### Goal
Reproduce every item below verbatim, keeping each character, coordinate, and line break unchanged.

### Material shown
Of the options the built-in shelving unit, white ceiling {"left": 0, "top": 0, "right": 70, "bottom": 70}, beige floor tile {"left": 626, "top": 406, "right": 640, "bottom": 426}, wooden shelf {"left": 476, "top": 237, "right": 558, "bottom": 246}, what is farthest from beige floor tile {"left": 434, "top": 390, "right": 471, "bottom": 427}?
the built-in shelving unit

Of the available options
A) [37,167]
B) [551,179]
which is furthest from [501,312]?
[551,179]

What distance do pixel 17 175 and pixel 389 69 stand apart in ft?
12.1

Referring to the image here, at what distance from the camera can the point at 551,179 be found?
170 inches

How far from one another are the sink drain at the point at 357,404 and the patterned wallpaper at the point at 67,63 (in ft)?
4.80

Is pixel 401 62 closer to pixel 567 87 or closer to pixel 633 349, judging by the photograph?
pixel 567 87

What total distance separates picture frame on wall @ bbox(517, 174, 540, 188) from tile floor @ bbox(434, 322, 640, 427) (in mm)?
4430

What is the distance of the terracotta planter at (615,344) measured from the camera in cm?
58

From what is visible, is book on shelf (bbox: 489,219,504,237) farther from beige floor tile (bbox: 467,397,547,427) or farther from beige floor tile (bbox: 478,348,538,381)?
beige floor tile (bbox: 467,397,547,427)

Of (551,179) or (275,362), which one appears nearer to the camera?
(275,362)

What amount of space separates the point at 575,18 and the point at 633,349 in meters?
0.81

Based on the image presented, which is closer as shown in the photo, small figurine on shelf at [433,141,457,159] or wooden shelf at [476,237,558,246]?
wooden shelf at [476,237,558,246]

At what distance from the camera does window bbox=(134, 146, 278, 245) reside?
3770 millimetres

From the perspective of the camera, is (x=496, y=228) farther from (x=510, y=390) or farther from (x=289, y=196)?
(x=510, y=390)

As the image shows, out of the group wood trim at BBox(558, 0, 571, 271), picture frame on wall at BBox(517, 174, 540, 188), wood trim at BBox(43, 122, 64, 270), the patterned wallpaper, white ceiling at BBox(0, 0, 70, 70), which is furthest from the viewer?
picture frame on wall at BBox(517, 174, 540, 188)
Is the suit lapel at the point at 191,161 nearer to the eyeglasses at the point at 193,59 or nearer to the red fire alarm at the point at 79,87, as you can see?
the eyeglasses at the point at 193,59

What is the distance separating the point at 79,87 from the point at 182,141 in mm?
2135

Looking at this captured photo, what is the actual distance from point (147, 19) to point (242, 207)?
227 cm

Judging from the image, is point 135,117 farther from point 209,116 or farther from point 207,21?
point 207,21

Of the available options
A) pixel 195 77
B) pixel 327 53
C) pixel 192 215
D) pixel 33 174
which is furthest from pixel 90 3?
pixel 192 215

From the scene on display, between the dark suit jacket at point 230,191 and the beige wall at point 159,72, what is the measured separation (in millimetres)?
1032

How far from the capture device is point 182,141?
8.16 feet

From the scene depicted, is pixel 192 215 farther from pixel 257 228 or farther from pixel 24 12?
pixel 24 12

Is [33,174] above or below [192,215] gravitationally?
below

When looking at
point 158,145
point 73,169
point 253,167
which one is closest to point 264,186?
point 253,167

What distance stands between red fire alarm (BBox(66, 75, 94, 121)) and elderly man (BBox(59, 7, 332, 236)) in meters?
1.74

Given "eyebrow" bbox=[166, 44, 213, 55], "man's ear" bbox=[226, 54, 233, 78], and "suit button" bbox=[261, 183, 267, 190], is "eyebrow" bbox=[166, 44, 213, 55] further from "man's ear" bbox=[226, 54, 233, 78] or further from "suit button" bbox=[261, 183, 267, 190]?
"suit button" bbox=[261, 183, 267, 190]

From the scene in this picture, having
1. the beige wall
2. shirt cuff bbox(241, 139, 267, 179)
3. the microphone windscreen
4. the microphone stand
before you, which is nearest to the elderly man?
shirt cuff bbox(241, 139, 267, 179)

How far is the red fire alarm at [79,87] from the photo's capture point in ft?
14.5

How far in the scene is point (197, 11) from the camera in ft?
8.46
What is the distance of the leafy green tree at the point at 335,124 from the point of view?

### In response
Of the options the built-in shelving unit, white ceiling {"left": 0, "top": 0, "right": 70, "bottom": 70}, beige floor tile {"left": 626, "top": 406, "right": 640, "bottom": 426}, wooden shelf {"left": 476, "top": 237, "right": 558, "bottom": 246}, what is farthest from beige floor tile {"left": 434, "top": 390, "right": 471, "bottom": 427}?
the built-in shelving unit

Of the available options
A) [37,167]
B) [551,179]
which is furthest from [501,312]?
[551,179]

What distance do pixel 17 175 and pixel 389 69 stand apart in ft?
12.1

Referring to the image here, at what distance from the camera can the point at 551,179 be found?
170 inches

How far from one another are the sink drain at the point at 357,404 and the patterned wallpaper at the point at 67,63 (in ft)?
4.80

Is pixel 401 62 closer to pixel 567 87 or closer to pixel 633 349, judging by the photograph?
pixel 567 87

What total distance separates picture frame on wall @ bbox(517, 174, 540, 188) from tile floor @ bbox(434, 322, 640, 427) (in mm)?
4430

What is the distance of the terracotta planter at (615,344) measured from the camera in cm?
58

From what is visible, is book on shelf (bbox: 489,219,504,237) farther from beige floor tile (bbox: 467,397,547,427) or farther from beige floor tile (bbox: 478,348,538,381)?
beige floor tile (bbox: 467,397,547,427)

Of (551,179) or (275,362), which one appears nearer to the camera?
(275,362)

What amount of space separates the point at 575,18 and the point at 633,349 in meters?
0.81

Based on the image presented, which is closer as shown in the photo, small figurine on shelf at [433,141,457,159] or wooden shelf at [476,237,558,246]?
wooden shelf at [476,237,558,246]

At what distance from the camera does window bbox=(134, 146, 278, 245) reside?
3770 millimetres

From the perspective of the camera, is (x=496, y=228) farther from (x=510, y=390) or farther from (x=289, y=196)?
(x=510, y=390)

As the image shows, out of the group wood trim at BBox(558, 0, 571, 271), picture frame on wall at BBox(517, 174, 540, 188), wood trim at BBox(43, 122, 64, 270), the patterned wallpaper, white ceiling at BBox(0, 0, 70, 70), which is furthest from the viewer?
picture frame on wall at BBox(517, 174, 540, 188)
Is the suit lapel at the point at 191,161 nearer to the eyeglasses at the point at 193,59 or nearer to the red fire alarm at the point at 79,87, as you can see?
the eyeglasses at the point at 193,59

What is the distance separating the point at 79,87 from the point at 182,141 in mm?
2135

Looking at this captured photo, what is the actual distance from point (147, 19) to point (242, 207)?
227 cm

Judging from the image, is point 135,117 farther from point 209,116 or farther from point 207,21?
point 207,21

Of the available options
A) pixel 195 77
B) pixel 327 53
C) pixel 192 215
D) pixel 33 174
which is furthest from pixel 90 3?
pixel 192 215

From the scene on display, between the dark suit jacket at point 230,191 and the beige wall at point 159,72, what is the measured separation (in millimetres)?
1032

How far from the capture device is point 182,141?
8.16 feet

From the scene depicted, is pixel 192 215 farther from pixel 257 228 or farther from pixel 24 12?
pixel 24 12

Is [33,174] above or below [192,215] gravitationally?
below

When looking at
point 158,145
point 73,169
point 253,167
which one is closest to point 264,186?
point 253,167

What distance stands between red fire alarm (BBox(66, 75, 94, 121)) and elderly man (BBox(59, 7, 332, 236)) in meters?
1.74

Given "eyebrow" bbox=[166, 44, 213, 55], "man's ear" bbox=[226, 54, 233, 78], and "suit button" bbox=[261, 183, 267, 190], is "eyebrow" bbox=[166, 44, 213, 55] further from "man's ear" bbox=[226, 54, 233, 78] or further from "suit button" bbox=[261, 183, 267, 190]?
"suit button" bbox=[261, 183, 267, 190]

From the scene in this picture, having
1. the beige wall
2. shirt cuff bbox(241, 139, 267, 179)
3. the microphone windscreen
4. the microphone stand
before you, which is nearest to the elderly man?
shirt cuff bbox(241, 139, 267, 179)

How far is the red fire alarm at [79,87] from the photo's capture point in ft?
14.5

How far in the scene is point (197, 11) from the camera in ft?
8.46
What is the distance of the leafy green tree at the point at 335,124 from the point of view?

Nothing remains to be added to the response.